Task objective:
From the entries below, reproduce exactly the lines from the one with "cornflake crunchies_image" through the one with "供應進口環保材料pu汽車手機防滑墊/可定制logo/廣告促銷禮品", both included, without images.

Record extracts:

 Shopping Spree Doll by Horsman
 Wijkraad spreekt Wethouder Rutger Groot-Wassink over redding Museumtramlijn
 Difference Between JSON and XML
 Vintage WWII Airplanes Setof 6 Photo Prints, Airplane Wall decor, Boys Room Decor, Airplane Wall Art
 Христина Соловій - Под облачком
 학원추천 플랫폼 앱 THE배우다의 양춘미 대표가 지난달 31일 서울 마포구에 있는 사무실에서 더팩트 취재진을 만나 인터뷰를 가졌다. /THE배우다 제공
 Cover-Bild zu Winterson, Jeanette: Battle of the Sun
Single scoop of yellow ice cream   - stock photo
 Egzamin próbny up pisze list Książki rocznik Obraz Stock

...

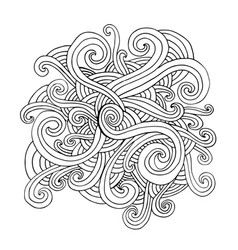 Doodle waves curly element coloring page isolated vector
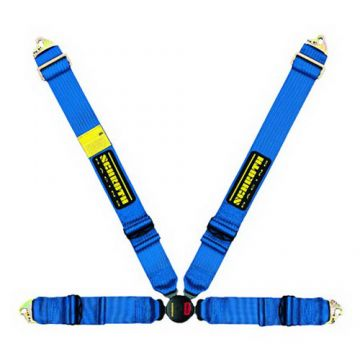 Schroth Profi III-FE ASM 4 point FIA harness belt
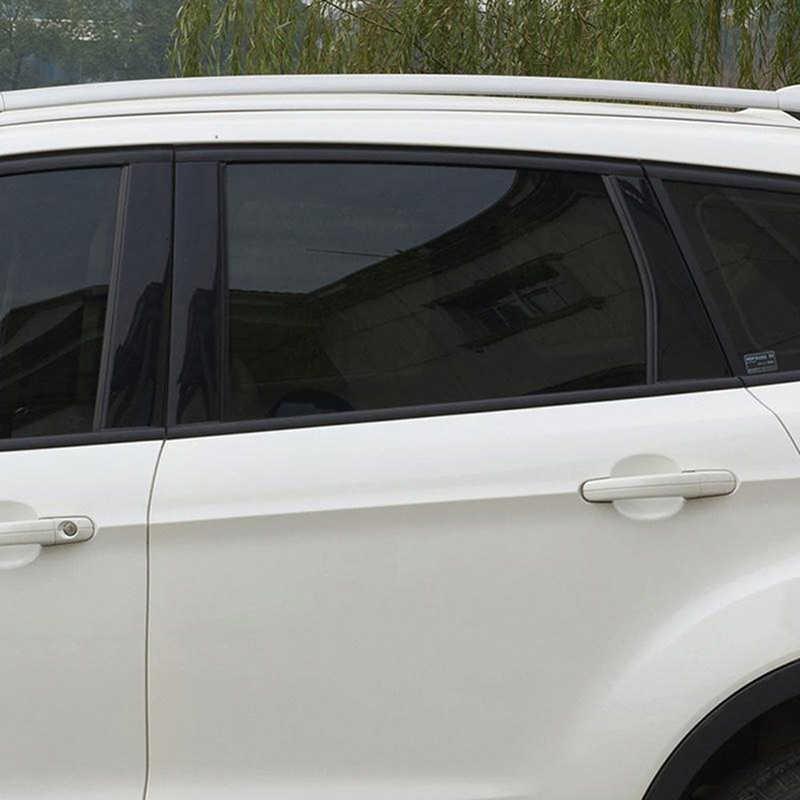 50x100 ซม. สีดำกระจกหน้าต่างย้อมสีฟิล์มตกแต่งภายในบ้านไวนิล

--

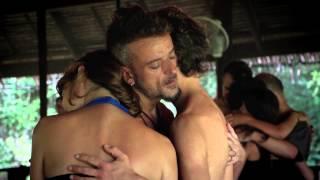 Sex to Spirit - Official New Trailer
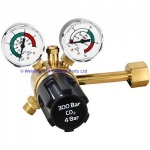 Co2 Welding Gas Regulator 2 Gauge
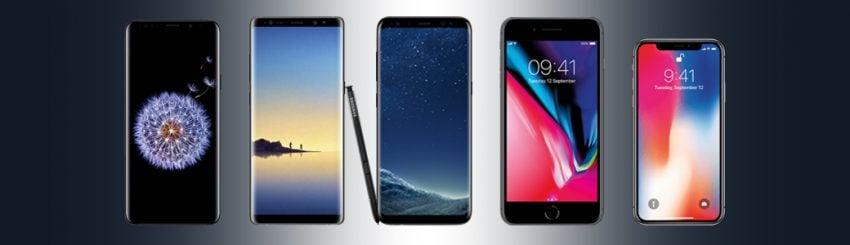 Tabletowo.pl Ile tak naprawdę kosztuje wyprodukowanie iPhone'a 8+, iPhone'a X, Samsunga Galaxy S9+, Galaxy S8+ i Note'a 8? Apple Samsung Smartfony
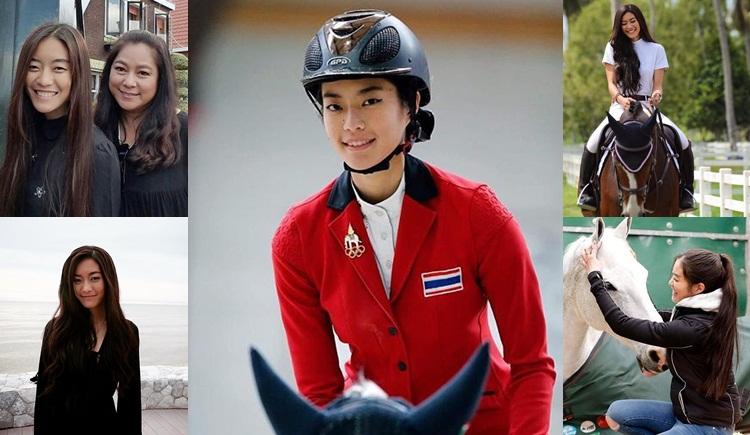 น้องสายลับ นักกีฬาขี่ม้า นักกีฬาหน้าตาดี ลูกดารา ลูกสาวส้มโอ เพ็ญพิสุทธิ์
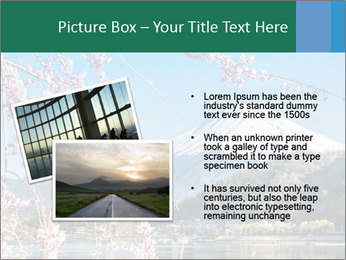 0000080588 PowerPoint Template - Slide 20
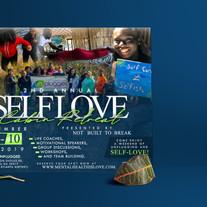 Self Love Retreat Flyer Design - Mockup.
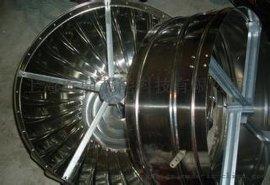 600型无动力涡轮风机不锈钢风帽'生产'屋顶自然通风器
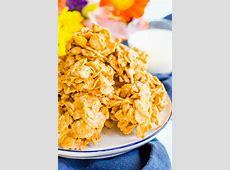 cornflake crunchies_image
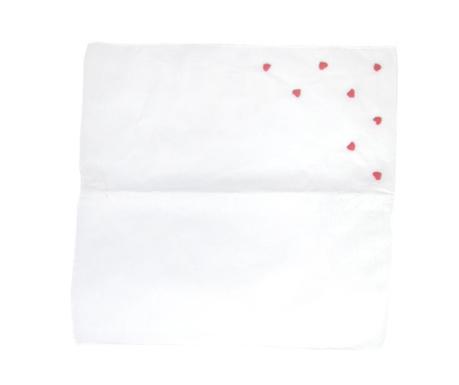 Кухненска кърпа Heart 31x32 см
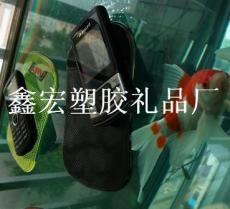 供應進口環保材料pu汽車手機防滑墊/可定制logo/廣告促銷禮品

Your solution:
 cornflake crunchies_image
 Кухненска кърпа Heart 31x32 см
 供應進口環保材料pu汽車手機防滑墊/可定制logo/廣告促銷禮品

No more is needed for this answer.